Selected text:
*****

After this fascinating introduction, Akira Kasai invited us on a trip into discovering and revealing our deeply imprinted early memories through choreography.
The self claimed father of Butoh – Akira Kasai aka Kasai San – is invited to spend a month with 9 Essayists and 3 extra guests at the CNDC in Angers (where I live and discover all the terrifying secrets hidden within my body and mind). If I recall well, Akira San invented the word from the combination of BU (no way that I write it in Japanese though), derived from BUYO which means “dance” with an inclination for horizontal movement and comes from No theatre, with TO (this, too, is my poor transcription of the sign) which was a specific Kabuki step, a tread connected with the notion of horizontality. The story goes that he suggested the word to Tatsumi Hijikata, who found it most relevant and was pleased to continue using it for his own work.
On the third day of the heavy physical training Kasai San calls stretching, we sit in a circle all afternoon and are given a speech about space in contemporary times. I have already gotten acquainted with his rich way of speaking, but B. seems to have some problems. “It’s not like he speaks Japanese to us”, I try to cheer her up. The truth is, even with this incredible translator – Mathew – I also struggle to follow his multi-leveled, florid discourse.
Jumping from the Greek Pantheon, through Odin his suite and Buddha, resuming Einstein’s theory of relativity and comparing it to the situation inside the mother’s belly, Kasai San explains that space is a weak reference point in everyday life. Contrary to the stage, where space is the major factor, besides time, that allows the dancer to be aware of his/her movement. I admit that these holistic viewpoints torment me a bit, but as I write everything down I hope re-reading my notes will elucidate some doubts.
Like this thing with the senses. Coming from an ex-USSR country I believe that freedom comes with individuality. This is why I chose art, and dance in particular, to confirm and affirm in every movement my individuality. And yesterday we were working on sensations. Well, let me explain by way of an example – it will get much clearer then as unfortunately you cannot see me moving. Which is a pity, because I assume I look beautiful even in Butoh repertoire, if one can say so.

*****

Dataset records:
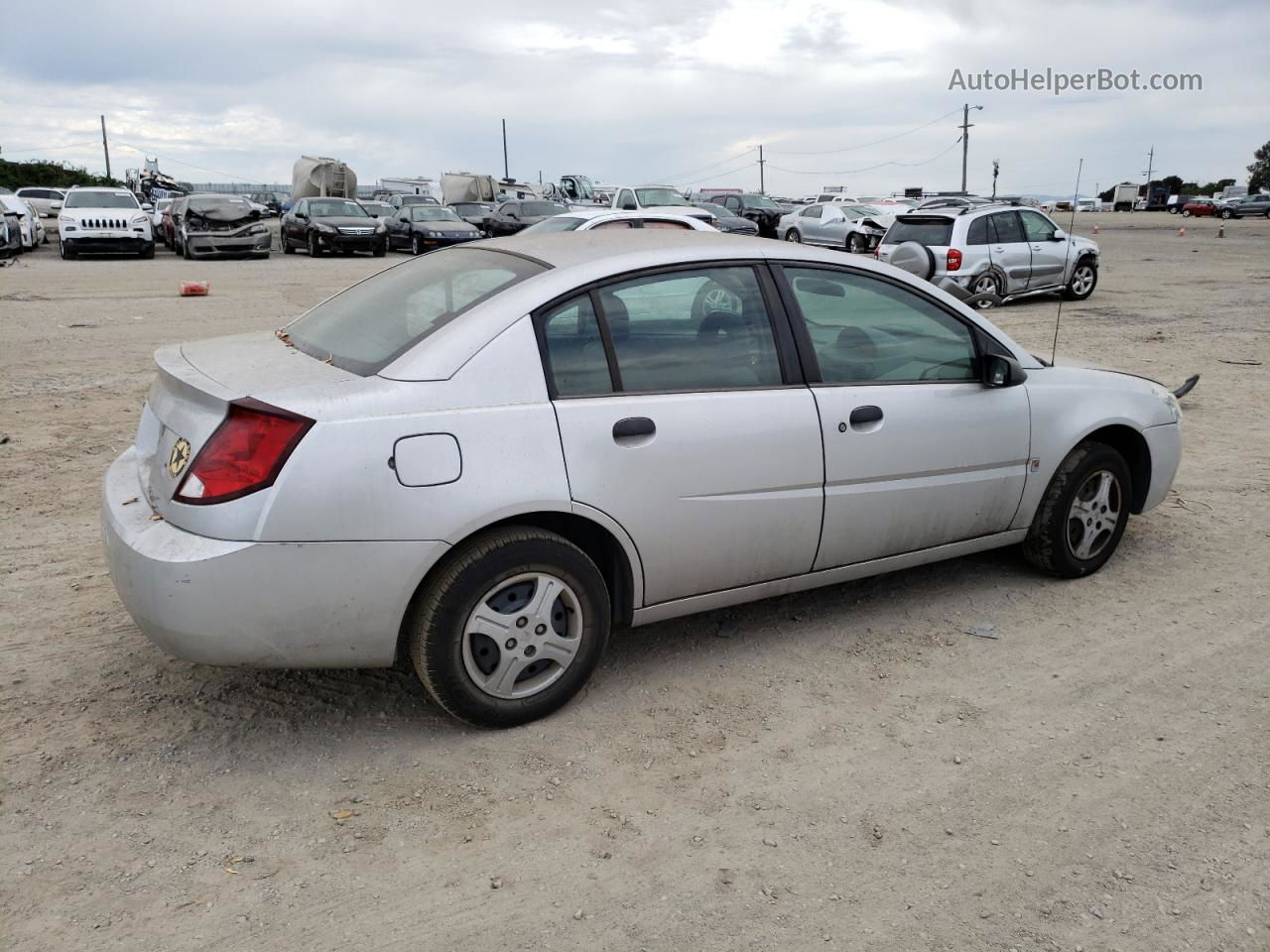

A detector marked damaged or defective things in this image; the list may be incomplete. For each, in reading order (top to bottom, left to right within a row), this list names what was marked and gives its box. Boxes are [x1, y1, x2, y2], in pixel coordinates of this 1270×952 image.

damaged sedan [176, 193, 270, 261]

*****

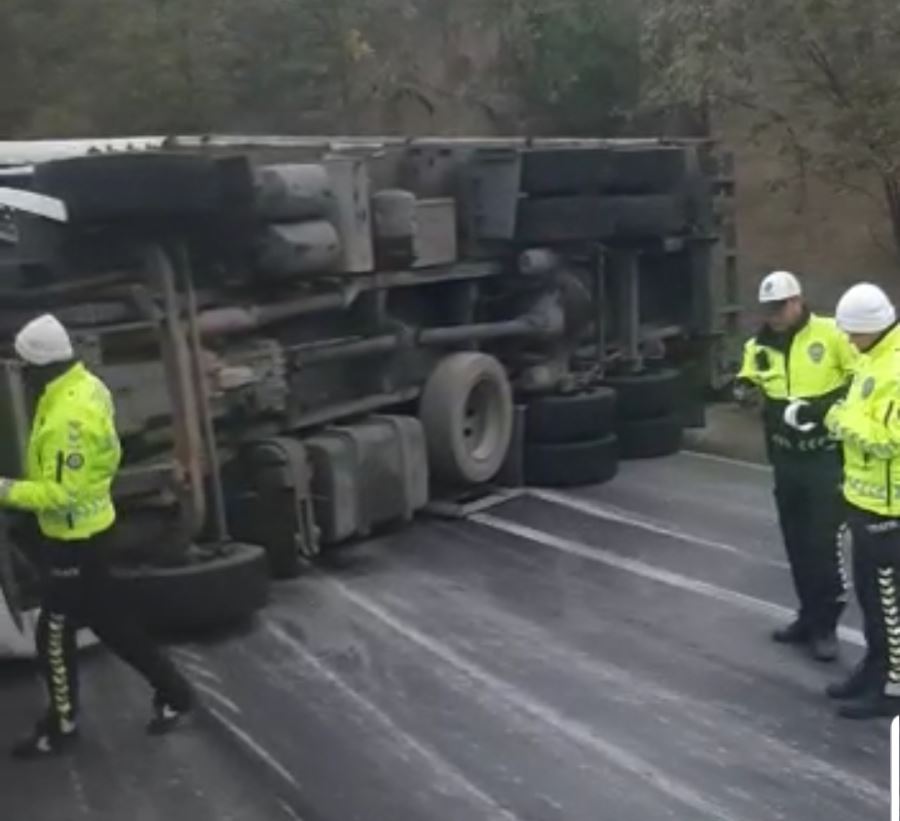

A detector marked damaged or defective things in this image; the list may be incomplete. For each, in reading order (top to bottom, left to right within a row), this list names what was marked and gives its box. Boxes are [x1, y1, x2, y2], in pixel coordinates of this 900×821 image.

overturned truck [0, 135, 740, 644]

*****

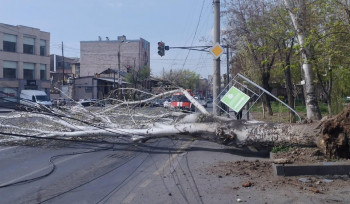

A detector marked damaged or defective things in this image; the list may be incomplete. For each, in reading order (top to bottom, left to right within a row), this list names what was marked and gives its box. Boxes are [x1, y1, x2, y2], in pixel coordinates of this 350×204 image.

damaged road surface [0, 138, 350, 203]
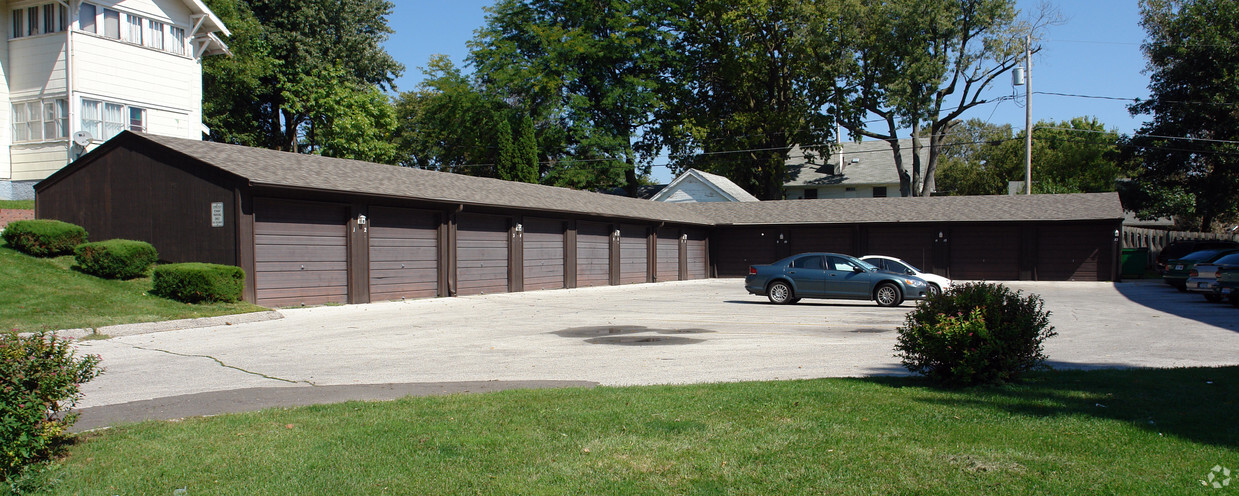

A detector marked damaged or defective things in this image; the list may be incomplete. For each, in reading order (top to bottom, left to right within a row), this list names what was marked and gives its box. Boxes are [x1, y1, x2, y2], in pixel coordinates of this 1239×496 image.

*****

Written instruction 1: List every form of the choreographer's name used in the Butoh workshop text.
Written instruction 2: Write the next part of the Butoh workshop account, picking up after its final sentence.

Right answer 1: Akira Kasai, Kasai San, Akira San

Right answer 2:
We do four steps. We stop. We keep the sensation of stopping. We do four more steps with the sensation of stoping inside our bodies and minds. We stop. We release/erase this sensation. We do four steps back. We stop. We keep the sensation while doing four more steps back. And it starts all over again. And again. And again.
And suddenly Akira San screams: “Sensations are not individual! They are common! Like the air you breathe!” (He obviously screams in Japanese, but Mathew – the translator – carried away by a common sensation screams as well – in English of course.)
Akira San moves backwards, backwards, opens the back door of the studio and walks out still fixing us with his piercing black eyes. “I can share your sensation from back here!” screams Mathew who’s standing right next to us.
The walking stops, our stopped walks continue for another half hour.
It is such a pity that you actually cannot see and therefore fully experience what we are doing with this amazing Butoh master.
Thinking of this, an article by Andre Lepecki comes to my mind. In “Writing in motion” he researches on what it means to write about dance, and what is the choreographic connection between eye, hand and memory in relation to translating a dance that has happened.
Which is exactly what I am doing here. Him and myself, we actually share similar reflections!
I am wondering how to enable you, my dear readers, how to make it possible for you to picture me dancing Butoh. In making this attempt to describe the dance that has already happened, following Lepecki’s thought I must bring myself and my dance back to life in the mnemonic theatre (the theatre of the memory, in case you weren’t fluent either in Greek or Latin). Eventually, you could bring to life by projection another – yet the same – dance while reading about it.
Now, if I myself was to vaguely divagate around this topic, the effect could be my eternal and never-ending and constantly changing Butoh dance.
I simply love the idea of eternalizing my dance through this text!
Lepecki might have drifted in some other direction but this conclusion is more than appealing to me.
I shall now retreat to the theatre for rehearsals, although hopefully I will at the same time still be dancing in some private theatre of yours.
In case you were somewhere around the Angers’ CNDC and wanted to have a comparatory glimpse, I will leave the doors of studio 3 open.
Yours, constantly walking forwards and backwards, Ophelia.